[Scene question records]
#####

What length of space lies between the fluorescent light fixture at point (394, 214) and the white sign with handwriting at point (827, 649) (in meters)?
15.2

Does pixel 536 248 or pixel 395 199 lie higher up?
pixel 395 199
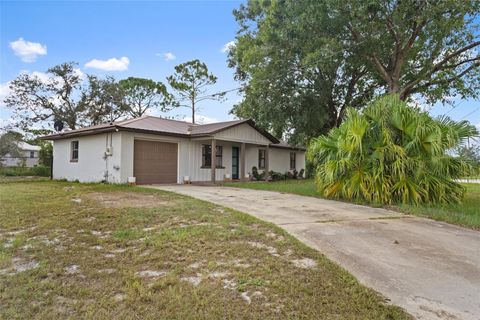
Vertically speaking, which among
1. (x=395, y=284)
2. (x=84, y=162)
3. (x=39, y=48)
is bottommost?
(x=395, y=284)

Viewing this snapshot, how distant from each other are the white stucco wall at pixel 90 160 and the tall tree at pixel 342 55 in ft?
28.6

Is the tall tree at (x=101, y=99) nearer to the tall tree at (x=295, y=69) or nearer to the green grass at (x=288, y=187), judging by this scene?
the tall tree at (x=295, y=69)

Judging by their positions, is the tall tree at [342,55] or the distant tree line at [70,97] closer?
the tall tree at [342,55]

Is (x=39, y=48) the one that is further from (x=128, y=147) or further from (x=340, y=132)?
(x=340, y=132)

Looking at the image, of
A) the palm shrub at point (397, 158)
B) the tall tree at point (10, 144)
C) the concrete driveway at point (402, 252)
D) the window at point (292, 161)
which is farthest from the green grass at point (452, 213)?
the tall tree at point (10, 144)

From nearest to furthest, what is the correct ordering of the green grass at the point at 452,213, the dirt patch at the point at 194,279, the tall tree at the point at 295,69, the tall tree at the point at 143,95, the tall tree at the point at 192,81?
the dirt patch at the point at 194,279 → the green grass at the point at 452,213 → the tall tree at the point at 295,69 → the tall tree at the point at 143,95 → the tall tree at the point at 192,81

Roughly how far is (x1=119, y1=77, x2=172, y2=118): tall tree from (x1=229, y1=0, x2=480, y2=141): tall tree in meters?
14.5

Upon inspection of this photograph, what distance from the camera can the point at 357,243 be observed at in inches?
169

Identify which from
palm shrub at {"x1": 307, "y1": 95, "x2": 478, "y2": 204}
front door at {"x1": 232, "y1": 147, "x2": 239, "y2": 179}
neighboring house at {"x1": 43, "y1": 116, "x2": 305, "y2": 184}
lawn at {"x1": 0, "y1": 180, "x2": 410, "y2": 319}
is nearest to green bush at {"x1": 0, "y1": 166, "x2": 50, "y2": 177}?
neighboring house at {"x1": 43, "y1": 116, "x2": 305, "y2": 184}

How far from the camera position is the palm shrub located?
25.8ft

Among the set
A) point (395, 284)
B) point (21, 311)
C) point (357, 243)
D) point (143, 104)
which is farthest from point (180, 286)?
point (143, 104)

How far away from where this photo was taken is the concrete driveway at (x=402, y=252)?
269 centimetres

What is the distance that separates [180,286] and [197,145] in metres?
13.2

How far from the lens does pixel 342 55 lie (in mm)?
15367
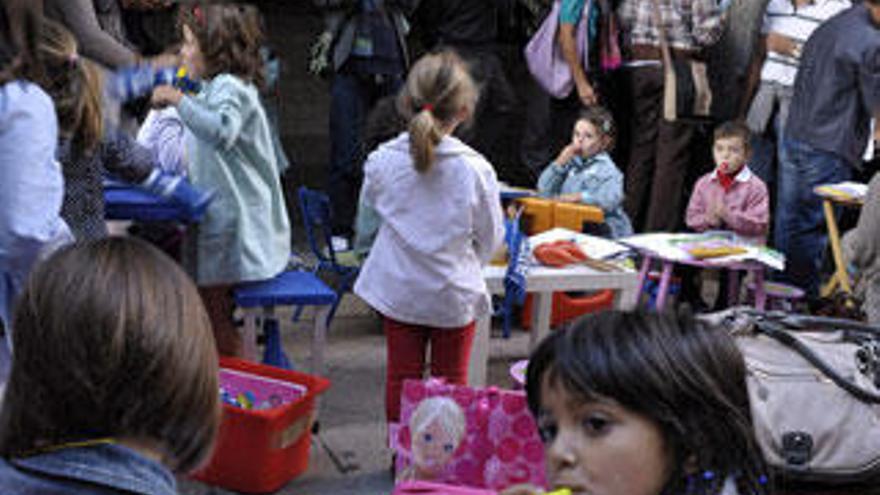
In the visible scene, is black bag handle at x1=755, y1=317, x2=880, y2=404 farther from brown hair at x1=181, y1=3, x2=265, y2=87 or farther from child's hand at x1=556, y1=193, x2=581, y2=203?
child's hand at x1=556, y1=193, x2=581, y2=203

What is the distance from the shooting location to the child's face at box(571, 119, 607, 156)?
18.7ft

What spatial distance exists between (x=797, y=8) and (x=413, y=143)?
3.85m

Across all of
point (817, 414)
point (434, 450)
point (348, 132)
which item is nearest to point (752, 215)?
point (348, 132)

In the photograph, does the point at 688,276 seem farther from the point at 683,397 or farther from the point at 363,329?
the point at 683,397

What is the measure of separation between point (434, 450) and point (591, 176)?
3199 mm

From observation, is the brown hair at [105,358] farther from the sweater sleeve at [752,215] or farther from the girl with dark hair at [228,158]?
the sweater sleeve at [752,215]

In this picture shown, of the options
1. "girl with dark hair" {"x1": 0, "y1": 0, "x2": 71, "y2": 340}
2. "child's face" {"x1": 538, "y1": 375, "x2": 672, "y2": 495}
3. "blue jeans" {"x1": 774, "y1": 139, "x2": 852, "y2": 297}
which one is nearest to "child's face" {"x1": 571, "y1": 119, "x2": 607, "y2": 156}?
"blue jeans" {"x1": 774, "y1": 139, "x2": 852, "y2": 297}

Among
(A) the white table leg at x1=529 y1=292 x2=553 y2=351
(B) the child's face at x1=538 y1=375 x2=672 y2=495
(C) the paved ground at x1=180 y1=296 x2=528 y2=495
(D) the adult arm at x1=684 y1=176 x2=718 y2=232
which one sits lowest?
(C) the paved ground at x1=180 y1=296 x2=528 y2=495

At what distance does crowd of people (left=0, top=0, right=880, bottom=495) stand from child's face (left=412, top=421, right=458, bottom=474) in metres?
0.69

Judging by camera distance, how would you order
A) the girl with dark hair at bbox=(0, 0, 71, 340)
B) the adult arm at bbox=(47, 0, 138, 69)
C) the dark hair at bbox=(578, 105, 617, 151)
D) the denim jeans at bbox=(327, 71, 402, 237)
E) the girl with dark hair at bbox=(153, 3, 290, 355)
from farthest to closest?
the denim jeans at bbox=(327, 71, 402, 237) < the dark hair at bbox=(578, 105, 617, 151) < the girl with dark hair at bbox=(153, 3, 290, 355) < the adult arm at bbox=(47, 0, 138, 69) < the girl with dark hair at bbox=(0, 0, 71, 340)

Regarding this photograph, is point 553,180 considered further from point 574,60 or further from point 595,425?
point 595,425

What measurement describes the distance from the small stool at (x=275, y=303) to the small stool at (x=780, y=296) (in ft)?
8.47

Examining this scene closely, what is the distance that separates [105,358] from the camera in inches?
48.1

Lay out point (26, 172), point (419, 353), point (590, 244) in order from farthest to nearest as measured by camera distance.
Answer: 1. point (590, 244)
2. point (419, 353)
3. point (26, 172)
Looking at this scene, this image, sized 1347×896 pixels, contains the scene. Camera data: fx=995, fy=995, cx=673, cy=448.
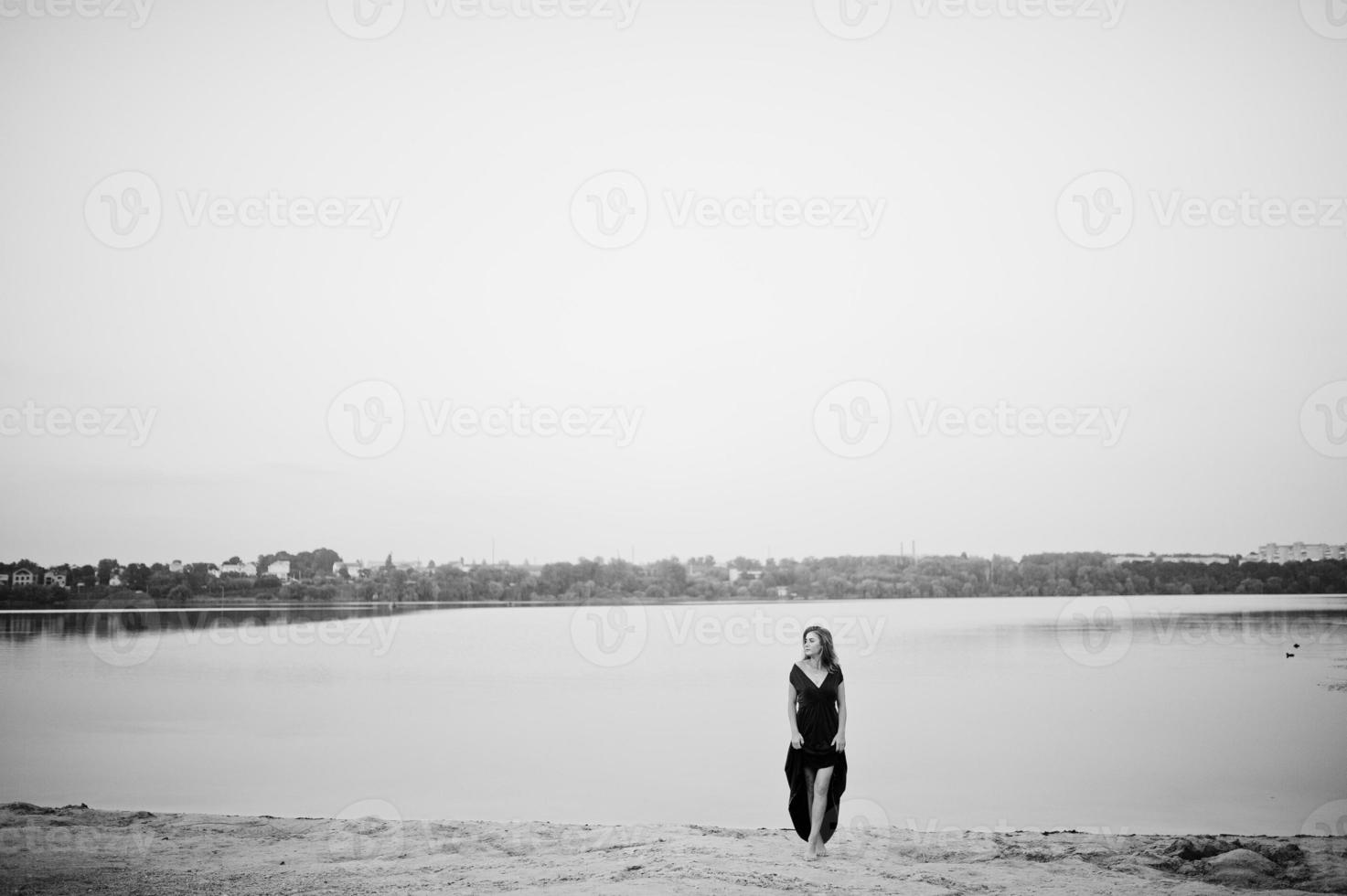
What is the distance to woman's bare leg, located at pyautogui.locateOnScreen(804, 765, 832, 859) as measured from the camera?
706cm

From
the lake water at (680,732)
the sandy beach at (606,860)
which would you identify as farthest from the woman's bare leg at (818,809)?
the lake water at (680,732)

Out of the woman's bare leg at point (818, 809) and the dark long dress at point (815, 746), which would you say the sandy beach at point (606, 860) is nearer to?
the woman's bare leg at point (818, 809)

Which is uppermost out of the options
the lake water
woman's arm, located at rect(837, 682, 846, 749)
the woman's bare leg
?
woman's arm, located at rect(837, 682, 846, 749)

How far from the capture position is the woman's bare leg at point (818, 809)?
23.2 ft

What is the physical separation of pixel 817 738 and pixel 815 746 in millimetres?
66

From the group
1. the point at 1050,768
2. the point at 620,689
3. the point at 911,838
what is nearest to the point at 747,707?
the point at 620,689

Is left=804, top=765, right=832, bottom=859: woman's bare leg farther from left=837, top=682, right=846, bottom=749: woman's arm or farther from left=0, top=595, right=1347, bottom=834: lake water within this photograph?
left=0, top=595, right=1347, bottom=834: lake water

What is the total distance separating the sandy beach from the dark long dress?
29 cm

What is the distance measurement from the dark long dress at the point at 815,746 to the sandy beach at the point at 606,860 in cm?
29

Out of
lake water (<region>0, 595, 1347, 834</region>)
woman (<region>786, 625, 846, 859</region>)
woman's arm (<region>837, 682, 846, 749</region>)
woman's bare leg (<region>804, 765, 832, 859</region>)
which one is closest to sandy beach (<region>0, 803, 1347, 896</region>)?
woman's bare leg (<region>804, 765, 832, 859</region>)

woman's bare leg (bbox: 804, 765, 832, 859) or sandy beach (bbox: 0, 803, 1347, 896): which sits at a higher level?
woman's bare leg (bbox: 804, 765, 832, 859)

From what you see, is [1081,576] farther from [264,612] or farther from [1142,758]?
[1142,758]

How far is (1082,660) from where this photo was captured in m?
28.6

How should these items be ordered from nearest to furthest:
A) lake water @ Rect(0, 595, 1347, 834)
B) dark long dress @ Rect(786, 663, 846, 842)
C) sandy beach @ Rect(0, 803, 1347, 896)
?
1. sandy beach @ Rect(0, 803, 1347, 896)
2. dark long dress @ Rect(786, 663, 846, 842)
3. lake water @ Rect(0, 595, 1347, 834)
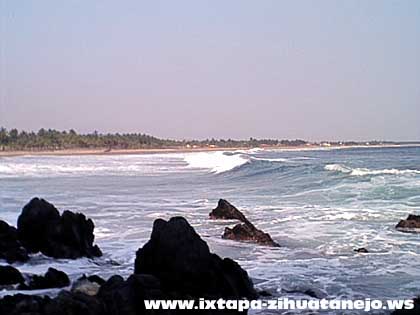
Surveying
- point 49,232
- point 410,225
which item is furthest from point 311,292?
point 410,225

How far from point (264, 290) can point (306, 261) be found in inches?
120

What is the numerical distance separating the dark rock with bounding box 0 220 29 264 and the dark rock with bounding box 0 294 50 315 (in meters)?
4.86

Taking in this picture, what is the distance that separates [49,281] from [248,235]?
679cm

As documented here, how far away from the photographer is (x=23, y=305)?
6.57 meters

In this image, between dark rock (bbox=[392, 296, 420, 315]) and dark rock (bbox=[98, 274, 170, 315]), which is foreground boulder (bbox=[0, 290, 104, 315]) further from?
dark rock (bbox=[392, 296, 420, 315])

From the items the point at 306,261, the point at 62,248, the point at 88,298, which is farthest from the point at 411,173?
the point at 88,298

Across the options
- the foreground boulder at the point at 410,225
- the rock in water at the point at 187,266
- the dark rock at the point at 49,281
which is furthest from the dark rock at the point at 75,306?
the foreground boulder at the point at 410,225

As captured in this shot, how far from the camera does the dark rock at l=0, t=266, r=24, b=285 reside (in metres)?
9.14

#####

AIM OF THE TASK: Revise everything from the line containing "Is (x=39, y=48)" down to the line containing "269 centimetres", replacing "palm shrub" with "palm tree" and leaving all else unchanged.

COMPLETE ANSWER:
Is (x=39, y=48) the one that is further from (x=128, y=147) or further from (x=340, y=132)?
(x=340, y=132)

Looking at the image, of
A) the palm tree at point (397, 158)
B) the tall tree at point (10, 144)
C) the concrete driveway at point (402, 252)
D) the window at point (292, 161)
which is farthest from the green grass at point (452, 213)?
the tall tree at point (10, 144)

From nearest to furthest, what is the correct ordering of the green grass at the point at 452,213, the dirt patch at the point at 194,279, the tall tree at the point at 295,69, the tall tree at the point at 143,95, the tall tree at the point at 192,81?
the dirt patch at the point at 194,279 → the green grass at the point at 452,213 → the tall tree at the point at 295,69 → the tall tree at the point at 143,95 → the tall tree at the point at 192,81

Roughly how far is (x1=119, y1=77, x2=172, y2=118): tall tree from (x1=229, y1=0, x2=480, y2=141): tall tree in meters?
14.5

Upon inspection of this photograph, what distance from the camera can the point at 357,243 be observed at in inches?
169

Identify which from
palm tree at {"x1": 307, "y1": 95, "x2": 478, "y2": 204}
front door at {"x1": 232, "y1": 147, "x2": 239, "y2": 179}
neighboring house at {"x1": 43, "y1": 116, "x2": 305, "y2": 184}
lawn at {"x1": 0, "y1": 180, "x2": 410, "y2": 319}
is nearest to green bush at {"x1": 0, "y1": 166, "x2": 50, "y2": 177}?
neighboring house at {"x1": 43, "y1": 116, "x2": 305, "y2": 184}

How far from the camera position is the palm tree located?
25.8ft

Among the set
A) point (395, 284)
B) point (21, 311)
C) point (357, 243)
D) point (143, 104)
which is farthest from point (180, 286)?
point (143, 104)

How far away from where this photo was taken is the concrete driveway at (x=402, y=252)?
269 centimetres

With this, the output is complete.